## Source extract
====
10.1 The contested assessments concern exclusively land for construction.

10.2 Effectively, both the land registered in the urban property matrix of the parish Union of Parishes of … and …, under article … (former article … of the parish of …) with a tax patrimonial value of € 1,051,956.79 and held in co-ownership by the Claimants A, B, C, D and E, and the land to which correspond the registration numbers …, …, …, …, …, … and …, all of the parish of …, are registered, in the respective property matrices, as land for construction.

10.3 With regard to the land … of the parish of … and of … no license, authorization, prior communication or favourable prior information was issued for subdivision or construction, the said land has, in accordance with the Municipal Master Plan, a maximum constructive capacity of 1,858.50m² and the said constructive capacity does not refer to any type of use.

10.4 As for the land with registration numbers …, …, …, …, …, … and …, all of the parish of …, none of them is intended for the construction of properties exclusively devoted to residential use, whereas articles …, …, … and … are intended for services and articles …, … and … for residential use and commerce (and not exclusively for residential use).

  1. As to the law, the Claimants support their application on the following grounds:

11.1. As a preliminary matter, the Claimants consider that the regime provided for in article 3, no. 1 of the RJAT applies in full, and that the joinder of the Claimants and the cumulation of claims should be admitted, because it must be considered that i) the success of the application presented by the Claimants depends essentially on the examination of the same factual circumstance, namely, the examination of the non-residential use of the properties whose assessments are now contested; ii) all properties subject to the Contested Assessments have the same nature - land for construction; iii) the evidence presented for examination of the factual matter is in all respects similar; and that iv) the legal questions raised by the Claimants in this arbitral application are the same.
====
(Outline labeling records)
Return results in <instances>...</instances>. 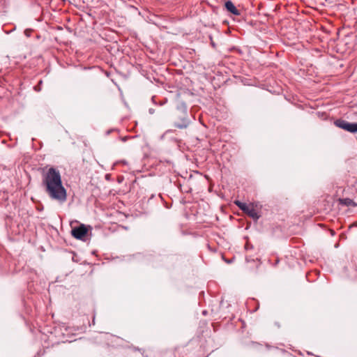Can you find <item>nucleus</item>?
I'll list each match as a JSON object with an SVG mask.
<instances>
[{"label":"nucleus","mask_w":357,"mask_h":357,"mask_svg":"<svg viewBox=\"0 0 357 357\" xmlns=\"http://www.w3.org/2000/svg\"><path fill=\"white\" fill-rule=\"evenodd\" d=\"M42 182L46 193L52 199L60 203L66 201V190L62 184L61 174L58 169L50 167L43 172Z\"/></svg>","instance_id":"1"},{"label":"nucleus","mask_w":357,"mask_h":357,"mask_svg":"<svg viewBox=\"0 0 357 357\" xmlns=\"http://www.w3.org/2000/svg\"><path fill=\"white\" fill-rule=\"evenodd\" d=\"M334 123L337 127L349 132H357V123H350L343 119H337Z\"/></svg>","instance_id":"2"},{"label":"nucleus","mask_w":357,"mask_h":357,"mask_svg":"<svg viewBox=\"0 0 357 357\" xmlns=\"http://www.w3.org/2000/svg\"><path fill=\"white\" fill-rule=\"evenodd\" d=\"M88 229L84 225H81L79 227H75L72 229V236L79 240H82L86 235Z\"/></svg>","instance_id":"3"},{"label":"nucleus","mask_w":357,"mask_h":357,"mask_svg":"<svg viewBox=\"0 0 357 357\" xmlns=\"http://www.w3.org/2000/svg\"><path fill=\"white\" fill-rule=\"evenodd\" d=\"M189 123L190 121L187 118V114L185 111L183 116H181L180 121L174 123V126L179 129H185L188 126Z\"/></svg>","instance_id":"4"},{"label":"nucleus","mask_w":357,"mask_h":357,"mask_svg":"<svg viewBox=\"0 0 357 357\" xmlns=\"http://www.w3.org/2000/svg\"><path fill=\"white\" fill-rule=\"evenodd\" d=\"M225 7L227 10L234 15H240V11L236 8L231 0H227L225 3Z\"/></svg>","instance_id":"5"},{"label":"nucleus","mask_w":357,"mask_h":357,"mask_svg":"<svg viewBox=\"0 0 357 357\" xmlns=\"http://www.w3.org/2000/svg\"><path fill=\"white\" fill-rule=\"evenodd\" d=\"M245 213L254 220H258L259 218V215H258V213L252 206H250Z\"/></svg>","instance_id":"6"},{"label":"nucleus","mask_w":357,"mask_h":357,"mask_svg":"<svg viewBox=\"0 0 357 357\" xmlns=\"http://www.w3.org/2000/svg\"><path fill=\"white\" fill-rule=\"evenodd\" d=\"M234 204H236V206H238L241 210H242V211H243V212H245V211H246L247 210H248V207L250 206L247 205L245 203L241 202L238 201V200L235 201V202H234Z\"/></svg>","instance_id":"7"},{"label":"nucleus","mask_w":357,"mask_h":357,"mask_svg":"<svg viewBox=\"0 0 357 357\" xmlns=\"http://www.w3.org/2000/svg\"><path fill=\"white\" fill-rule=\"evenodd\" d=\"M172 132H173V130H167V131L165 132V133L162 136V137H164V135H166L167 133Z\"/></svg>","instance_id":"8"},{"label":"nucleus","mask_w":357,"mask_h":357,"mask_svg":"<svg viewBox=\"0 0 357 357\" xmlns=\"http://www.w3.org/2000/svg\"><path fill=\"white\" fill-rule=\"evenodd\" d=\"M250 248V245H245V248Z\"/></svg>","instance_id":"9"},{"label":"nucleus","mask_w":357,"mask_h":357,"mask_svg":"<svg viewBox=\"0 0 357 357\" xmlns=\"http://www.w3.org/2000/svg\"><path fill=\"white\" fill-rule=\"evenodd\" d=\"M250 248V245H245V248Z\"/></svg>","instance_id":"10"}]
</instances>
====
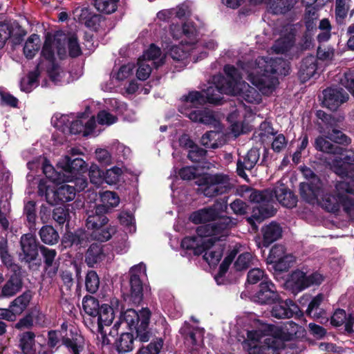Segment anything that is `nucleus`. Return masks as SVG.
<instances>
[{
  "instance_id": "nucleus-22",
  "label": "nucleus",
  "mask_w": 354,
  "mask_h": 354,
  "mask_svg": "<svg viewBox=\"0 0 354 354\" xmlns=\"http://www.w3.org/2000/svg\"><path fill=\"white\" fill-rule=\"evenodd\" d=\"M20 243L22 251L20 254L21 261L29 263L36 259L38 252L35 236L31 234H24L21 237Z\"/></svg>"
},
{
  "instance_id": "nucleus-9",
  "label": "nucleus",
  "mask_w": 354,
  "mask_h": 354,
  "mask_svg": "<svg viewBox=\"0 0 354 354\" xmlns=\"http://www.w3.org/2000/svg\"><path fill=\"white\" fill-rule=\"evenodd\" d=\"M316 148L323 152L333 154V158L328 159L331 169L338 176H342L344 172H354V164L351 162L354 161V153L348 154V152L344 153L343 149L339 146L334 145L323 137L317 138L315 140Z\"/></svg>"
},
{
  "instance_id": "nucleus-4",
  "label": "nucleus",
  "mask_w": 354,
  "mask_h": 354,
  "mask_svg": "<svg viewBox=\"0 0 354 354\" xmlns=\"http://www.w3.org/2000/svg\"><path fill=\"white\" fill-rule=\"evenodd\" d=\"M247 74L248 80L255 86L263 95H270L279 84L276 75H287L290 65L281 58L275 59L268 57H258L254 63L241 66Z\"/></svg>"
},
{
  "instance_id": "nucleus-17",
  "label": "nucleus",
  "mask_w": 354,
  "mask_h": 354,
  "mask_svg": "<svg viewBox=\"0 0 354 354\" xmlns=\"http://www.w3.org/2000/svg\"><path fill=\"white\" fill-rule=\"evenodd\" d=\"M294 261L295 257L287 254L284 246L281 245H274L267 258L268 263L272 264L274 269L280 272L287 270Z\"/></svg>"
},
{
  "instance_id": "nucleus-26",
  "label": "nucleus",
====
## Exercise requirements
In the excerpt on contested land assessments, what maximum constructive capacity does the Municipal Master Plan give the land for which no license or authorization was issued?

## Result of this task
1,858.50m²